Violenza fisica: si manifesta come un’aggressione corporea contro la persona con comportamenti quali: spintonare, colpire, schiaffeggiare, percuotere, strangolare, tirare i capelli, provocare ferite con calci, ustioni, armi contundenti e/o da fuoco sino all’uccisione.

Violenza psicologica: accompagna quasi sempre la violenza fisica ed in molti casi la precede. È ogni forma di abuso e mancanza di rispetto che lede l’identità della persona maltrattata. Si tratta spesso di atteggiamenti che si insinuano gradualmente nella relazione e che finiscono con l’essere accolti dalla vittima, al punto che spesso essa non riesce a vedere quanto siano dannosi e lesivi per la sua identità. Insulti, controllo, minacce, isolamento, minaccia di morte o di suicidio (anche davanti a terzi), ricatti, pressione psicologica a mezzo di danneggiamento di oggetti importanti e/o sevizie sino all’uccisione di animali domestici.

Violenza sessuale: consiste in comportamenti a sfondo sessuale e in ogni forma di sessualità attiva e passiva imposte contro la volontà, come ad es. ogni costrizione al sesso (anche con terzi o per soldi), ogni forma di denigrazione sessuale sino allo stupro.

Violenza economica: creare o mantenere una dipendenza economica, non dare alcun mantenimento o darlo in misura inadeguata, costringere all’assunzione di impegni finanziari, vietare o impedire il lavoro o la formazione, sfruttare il lavoro, abusare della disponibilità di mezzi finanziari.

Violenza assistita:si intende ogni situazione nella quale un bambino assista alla violenza tra soggetti appartenenti al nucleo familiare. Anche laddove una donna sia oggetto di violenza da parte del compagno, esistono due vittime: la donna, direttamente colpita e il bambino che assiste (Sternberg et al., 2006).

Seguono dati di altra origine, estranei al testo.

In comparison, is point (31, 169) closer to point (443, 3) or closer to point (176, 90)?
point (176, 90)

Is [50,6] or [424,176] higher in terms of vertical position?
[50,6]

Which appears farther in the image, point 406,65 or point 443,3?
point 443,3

Stalking: termine inglese traducibile nell’italiano “fare la posta” e divenuto “atti persecutori” nel codice penale. Con questo termine si indica l’insieme di comportamenti persecutori ripetuti e intrusivi, come minacce, pedinamenti, molestie, telefonate o attenzioni indesiderate, tenuti da una persona nei confronti della propria vittima.

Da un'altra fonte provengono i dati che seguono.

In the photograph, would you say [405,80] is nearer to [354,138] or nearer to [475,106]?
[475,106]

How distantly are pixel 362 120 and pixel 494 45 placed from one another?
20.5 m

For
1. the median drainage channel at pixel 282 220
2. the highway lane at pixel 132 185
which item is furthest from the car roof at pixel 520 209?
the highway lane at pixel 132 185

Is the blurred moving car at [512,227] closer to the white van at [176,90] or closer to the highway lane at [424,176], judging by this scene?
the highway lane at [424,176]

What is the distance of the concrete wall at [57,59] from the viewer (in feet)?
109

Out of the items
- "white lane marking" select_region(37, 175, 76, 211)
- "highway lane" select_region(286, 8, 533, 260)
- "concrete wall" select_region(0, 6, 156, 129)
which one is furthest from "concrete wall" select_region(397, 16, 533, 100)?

Gli atti violenti fisici hanno delle conseguenze psicologiche e quelli di violenza psicologica possono avere conseguenze sul piano fisico.

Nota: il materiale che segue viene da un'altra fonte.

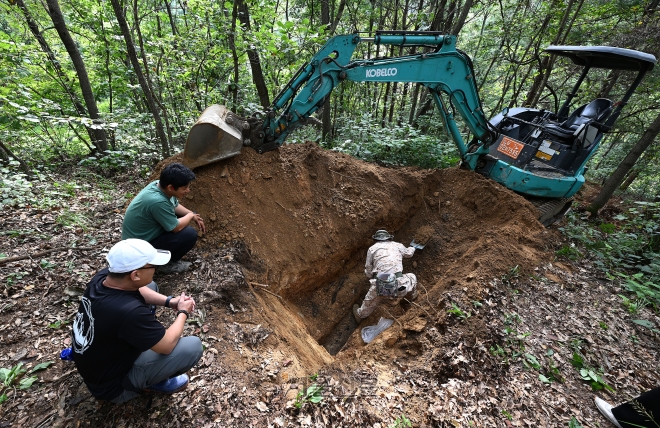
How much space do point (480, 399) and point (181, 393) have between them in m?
2.77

Gli specialisti dello Studio Archè offrono un percorso di consulenza, accogliendo le richieste d’aiuto, offrendo ascolto e sostegno nell’affrontare il giusto percorso di tutela e aiutare la vittima a ritrovare l’autostima e l’autonomia. Questo sostegno implicherà una chiara presa di posizione contro la violenza e l’attribuzione della responsabilità alla persona maltrattante.